Wood excavated from shipyards, automobile floor mats used as printing stamps, packing tape used to create lines in space and on canvas, are all characters in the very direct processes and actions of John Beech and Bernd Lohaus. Found objects and everyday materials are altered during the working process but remain visible as what they were. In this way both artists have managed to initiate an osmosis between life and art rendering both not the same but inseparable.
Studios acting as warehouses and laboratories at the same time, Beech and Lohaus have taken, from nature and industry to give found objects and everyday materials a new artistic life of their own. With a few simple interventions, like notching or inscribing with chalk, Lohaus’ found wood was made as if to vibrate, to resound, to speak. Old used wooden beams, wooden boards, and sometimes old ropes are a special kind of flotsam: originally natural materials, at the same time they transport a bit of human history that has been materially weathered into them.

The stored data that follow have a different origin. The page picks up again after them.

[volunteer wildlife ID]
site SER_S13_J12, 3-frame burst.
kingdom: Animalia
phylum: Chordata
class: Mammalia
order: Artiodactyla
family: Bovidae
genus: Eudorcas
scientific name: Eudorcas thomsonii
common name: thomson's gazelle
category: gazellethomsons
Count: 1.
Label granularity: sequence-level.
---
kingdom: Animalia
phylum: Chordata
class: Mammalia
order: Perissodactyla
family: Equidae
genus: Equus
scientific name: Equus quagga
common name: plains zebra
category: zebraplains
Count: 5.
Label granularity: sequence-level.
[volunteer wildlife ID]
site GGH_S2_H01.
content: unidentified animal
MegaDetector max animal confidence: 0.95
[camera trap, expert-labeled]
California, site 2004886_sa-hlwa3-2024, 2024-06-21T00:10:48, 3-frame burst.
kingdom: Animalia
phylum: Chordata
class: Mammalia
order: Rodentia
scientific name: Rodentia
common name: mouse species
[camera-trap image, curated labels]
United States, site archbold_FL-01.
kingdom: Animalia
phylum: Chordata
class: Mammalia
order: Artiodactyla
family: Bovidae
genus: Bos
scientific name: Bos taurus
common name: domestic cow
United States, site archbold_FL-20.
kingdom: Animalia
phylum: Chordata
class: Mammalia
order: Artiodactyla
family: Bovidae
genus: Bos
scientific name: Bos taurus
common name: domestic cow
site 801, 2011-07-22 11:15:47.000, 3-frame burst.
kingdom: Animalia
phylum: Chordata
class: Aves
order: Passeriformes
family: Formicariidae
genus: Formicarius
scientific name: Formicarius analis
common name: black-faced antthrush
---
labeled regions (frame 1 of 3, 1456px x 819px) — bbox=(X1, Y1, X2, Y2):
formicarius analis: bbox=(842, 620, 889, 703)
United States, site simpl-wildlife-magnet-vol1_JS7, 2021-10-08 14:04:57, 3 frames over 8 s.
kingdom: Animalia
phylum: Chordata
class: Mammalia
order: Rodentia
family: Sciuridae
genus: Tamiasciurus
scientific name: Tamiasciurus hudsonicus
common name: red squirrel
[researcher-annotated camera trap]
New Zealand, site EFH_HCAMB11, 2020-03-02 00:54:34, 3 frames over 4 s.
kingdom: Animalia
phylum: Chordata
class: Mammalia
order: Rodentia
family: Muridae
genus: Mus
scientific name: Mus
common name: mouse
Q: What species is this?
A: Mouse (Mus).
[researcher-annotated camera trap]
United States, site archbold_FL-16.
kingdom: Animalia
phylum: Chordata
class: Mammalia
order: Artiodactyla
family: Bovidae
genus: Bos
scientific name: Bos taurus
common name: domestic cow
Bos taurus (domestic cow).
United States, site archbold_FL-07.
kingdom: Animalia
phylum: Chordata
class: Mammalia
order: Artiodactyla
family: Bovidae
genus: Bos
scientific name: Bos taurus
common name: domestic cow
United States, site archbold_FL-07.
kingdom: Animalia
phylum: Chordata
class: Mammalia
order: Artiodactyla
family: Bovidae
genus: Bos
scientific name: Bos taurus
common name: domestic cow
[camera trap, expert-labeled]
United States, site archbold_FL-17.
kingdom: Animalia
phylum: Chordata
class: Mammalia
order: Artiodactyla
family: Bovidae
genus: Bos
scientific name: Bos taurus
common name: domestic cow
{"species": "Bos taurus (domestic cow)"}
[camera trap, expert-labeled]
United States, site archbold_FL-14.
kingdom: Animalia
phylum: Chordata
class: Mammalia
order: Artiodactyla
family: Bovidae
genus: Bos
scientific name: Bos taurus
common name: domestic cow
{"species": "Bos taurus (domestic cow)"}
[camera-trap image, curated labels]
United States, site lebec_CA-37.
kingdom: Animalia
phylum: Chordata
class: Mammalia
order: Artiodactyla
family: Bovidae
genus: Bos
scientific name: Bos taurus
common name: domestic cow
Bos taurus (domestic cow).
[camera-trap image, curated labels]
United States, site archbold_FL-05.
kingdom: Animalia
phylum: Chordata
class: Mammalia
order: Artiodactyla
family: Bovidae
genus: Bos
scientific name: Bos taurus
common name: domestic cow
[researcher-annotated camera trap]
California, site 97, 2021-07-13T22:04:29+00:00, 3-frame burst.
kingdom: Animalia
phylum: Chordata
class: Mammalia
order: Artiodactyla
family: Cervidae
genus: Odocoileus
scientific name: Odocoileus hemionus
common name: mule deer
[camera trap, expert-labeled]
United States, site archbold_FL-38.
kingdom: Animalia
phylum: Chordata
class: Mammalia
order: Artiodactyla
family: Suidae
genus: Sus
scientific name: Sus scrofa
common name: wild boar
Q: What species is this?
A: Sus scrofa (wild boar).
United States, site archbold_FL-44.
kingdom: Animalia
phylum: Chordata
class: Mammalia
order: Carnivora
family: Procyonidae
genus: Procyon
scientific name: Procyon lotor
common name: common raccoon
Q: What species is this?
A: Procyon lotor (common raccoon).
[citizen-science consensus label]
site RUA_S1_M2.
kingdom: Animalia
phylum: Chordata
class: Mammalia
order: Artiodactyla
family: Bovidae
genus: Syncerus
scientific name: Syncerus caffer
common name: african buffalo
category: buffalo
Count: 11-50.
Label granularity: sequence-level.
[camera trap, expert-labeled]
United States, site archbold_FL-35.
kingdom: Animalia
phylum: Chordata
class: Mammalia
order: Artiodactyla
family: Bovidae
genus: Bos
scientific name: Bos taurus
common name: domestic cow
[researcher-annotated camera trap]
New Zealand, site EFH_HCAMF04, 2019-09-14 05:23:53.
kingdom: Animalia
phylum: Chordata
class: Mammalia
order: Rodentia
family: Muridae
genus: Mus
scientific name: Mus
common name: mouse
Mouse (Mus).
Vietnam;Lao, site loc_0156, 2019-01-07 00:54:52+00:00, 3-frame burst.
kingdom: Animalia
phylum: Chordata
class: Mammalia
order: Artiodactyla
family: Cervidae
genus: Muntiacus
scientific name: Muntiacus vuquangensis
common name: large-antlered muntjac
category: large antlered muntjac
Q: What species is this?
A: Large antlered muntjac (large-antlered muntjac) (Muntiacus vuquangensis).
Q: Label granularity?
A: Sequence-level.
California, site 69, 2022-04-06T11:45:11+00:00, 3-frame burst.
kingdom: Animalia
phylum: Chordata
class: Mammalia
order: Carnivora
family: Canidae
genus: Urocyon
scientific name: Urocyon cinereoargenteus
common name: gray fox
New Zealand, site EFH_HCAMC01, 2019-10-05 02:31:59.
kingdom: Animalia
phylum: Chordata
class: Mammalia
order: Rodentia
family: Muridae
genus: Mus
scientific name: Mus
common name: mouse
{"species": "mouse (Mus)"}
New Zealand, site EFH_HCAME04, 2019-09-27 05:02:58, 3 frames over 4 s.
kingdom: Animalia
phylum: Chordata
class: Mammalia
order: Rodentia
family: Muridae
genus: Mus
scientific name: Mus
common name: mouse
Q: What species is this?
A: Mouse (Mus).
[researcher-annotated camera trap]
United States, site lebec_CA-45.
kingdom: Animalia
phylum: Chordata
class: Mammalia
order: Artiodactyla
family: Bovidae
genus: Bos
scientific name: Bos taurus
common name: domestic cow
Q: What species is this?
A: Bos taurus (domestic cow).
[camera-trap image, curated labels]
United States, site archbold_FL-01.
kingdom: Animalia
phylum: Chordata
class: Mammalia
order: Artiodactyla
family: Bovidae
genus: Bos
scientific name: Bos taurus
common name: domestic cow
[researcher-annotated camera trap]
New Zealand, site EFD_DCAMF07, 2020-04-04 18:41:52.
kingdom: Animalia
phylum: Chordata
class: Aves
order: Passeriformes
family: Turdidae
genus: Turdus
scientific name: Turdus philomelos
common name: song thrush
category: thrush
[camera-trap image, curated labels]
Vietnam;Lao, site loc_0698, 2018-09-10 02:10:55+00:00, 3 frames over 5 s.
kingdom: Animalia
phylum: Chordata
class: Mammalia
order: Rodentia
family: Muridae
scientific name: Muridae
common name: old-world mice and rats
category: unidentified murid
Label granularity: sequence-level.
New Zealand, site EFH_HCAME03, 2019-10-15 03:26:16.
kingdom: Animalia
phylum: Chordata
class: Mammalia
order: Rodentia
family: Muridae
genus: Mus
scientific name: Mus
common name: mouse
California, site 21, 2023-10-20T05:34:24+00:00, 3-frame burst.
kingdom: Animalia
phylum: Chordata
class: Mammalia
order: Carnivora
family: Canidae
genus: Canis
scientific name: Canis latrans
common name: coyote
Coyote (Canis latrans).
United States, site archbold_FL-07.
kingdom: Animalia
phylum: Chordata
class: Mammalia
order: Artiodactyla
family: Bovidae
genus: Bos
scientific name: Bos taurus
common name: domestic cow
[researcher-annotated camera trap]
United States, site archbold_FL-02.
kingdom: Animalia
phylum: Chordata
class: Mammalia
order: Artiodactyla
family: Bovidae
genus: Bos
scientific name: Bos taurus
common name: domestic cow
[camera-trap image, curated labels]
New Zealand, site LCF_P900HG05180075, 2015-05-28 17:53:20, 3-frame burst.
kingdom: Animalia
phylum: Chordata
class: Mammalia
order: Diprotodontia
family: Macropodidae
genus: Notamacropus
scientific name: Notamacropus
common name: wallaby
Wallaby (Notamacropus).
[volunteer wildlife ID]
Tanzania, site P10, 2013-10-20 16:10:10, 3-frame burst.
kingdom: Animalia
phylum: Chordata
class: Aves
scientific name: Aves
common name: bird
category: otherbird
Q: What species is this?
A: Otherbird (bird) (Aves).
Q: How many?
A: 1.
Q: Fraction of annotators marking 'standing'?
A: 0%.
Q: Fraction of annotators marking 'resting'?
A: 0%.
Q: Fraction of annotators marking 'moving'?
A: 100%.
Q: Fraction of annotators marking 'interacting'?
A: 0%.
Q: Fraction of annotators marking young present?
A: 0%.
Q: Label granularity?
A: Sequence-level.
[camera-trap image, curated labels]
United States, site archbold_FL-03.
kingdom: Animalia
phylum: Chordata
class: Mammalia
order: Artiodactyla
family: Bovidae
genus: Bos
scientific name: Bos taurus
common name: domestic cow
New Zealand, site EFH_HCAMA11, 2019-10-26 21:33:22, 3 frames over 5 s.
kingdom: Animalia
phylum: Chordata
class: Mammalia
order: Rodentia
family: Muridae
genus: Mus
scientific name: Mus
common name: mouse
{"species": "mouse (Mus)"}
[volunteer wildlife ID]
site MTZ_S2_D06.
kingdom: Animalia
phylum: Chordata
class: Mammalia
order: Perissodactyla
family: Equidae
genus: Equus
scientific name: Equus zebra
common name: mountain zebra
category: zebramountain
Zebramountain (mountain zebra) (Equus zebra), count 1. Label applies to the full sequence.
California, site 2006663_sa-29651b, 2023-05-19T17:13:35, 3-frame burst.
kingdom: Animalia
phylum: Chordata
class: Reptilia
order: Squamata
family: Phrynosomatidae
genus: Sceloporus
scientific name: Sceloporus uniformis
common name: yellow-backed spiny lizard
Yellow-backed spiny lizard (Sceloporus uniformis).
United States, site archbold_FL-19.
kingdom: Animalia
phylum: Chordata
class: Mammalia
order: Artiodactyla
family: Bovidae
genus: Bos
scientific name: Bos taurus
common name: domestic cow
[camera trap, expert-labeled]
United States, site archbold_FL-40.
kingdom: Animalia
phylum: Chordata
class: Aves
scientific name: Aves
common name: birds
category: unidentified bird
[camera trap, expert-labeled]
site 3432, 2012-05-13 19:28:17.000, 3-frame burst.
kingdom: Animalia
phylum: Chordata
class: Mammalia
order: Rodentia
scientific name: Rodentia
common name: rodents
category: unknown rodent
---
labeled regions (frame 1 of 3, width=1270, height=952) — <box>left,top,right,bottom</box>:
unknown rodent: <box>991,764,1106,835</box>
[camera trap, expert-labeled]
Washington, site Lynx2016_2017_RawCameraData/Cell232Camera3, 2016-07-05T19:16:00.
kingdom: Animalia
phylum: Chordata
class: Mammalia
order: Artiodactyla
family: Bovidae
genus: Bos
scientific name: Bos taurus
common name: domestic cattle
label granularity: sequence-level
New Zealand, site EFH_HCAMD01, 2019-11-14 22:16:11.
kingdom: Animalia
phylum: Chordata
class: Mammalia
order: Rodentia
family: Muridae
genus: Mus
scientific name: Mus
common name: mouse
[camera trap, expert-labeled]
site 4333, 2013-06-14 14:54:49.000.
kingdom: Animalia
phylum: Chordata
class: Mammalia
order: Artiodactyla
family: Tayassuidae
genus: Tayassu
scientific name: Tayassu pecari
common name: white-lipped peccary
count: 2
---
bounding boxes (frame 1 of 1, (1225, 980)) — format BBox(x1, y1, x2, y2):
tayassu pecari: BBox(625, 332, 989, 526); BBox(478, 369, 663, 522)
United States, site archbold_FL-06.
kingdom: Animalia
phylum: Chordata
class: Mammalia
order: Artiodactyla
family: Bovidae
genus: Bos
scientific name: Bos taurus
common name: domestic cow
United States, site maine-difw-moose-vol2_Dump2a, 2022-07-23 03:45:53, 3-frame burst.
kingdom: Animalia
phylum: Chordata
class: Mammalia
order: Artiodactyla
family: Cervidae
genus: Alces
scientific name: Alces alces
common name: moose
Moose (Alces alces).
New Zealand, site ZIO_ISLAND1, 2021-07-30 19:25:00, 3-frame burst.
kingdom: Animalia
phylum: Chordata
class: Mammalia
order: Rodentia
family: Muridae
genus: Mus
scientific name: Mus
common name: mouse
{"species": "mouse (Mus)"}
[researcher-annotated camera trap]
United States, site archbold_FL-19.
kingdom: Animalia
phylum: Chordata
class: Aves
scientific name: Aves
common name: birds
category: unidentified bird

In a similar fashion, Beech manages to use the “street found” quality of his materials, and their inherent histories, to his advantage by creating unexpectedly beautiful works from plywood, nuts and bolts, rubber mats, industrial glues and enamel paints. By employing processes like sawing, fastening, rotating, pressing and dipping he pulls off a cultivated grace bred from a unique way of merging formal concerns of 20th Century minimal art with utilitarian design seen in the urban landscape.
John Beech (b. 1964), is an American artist who was born and raised in Britain, lives and works in Brooklyn and has traveled extensively throughout the world gathering sources for his work and numerous books. His works on paper, which will be exhibited here, are made by transferring paint from acrylic sheets of various sizes to create flat forms through a hand- pressed printing method. The compositions are not predetermined, but rather arrived at through a build up of printed color rectangles until the work comes together as a single configuration with incidental marks from the process remaining evident.
Bernd Lohaus (1940-2010) created his first works directly in Beuys’ class, and they were exhibited in the gallery circuit of the Academy at that time. At the center of this sculptural oeuvre stand the ensembles and individual pieces made of heavy beams, boards, blocks, and cubes of azobé (red ironwood), West Africa’s hardest wood. Later in his life Lohaus began to experiment with traditional casting techniques by using simple wooden boxes as models for bronze sculptures.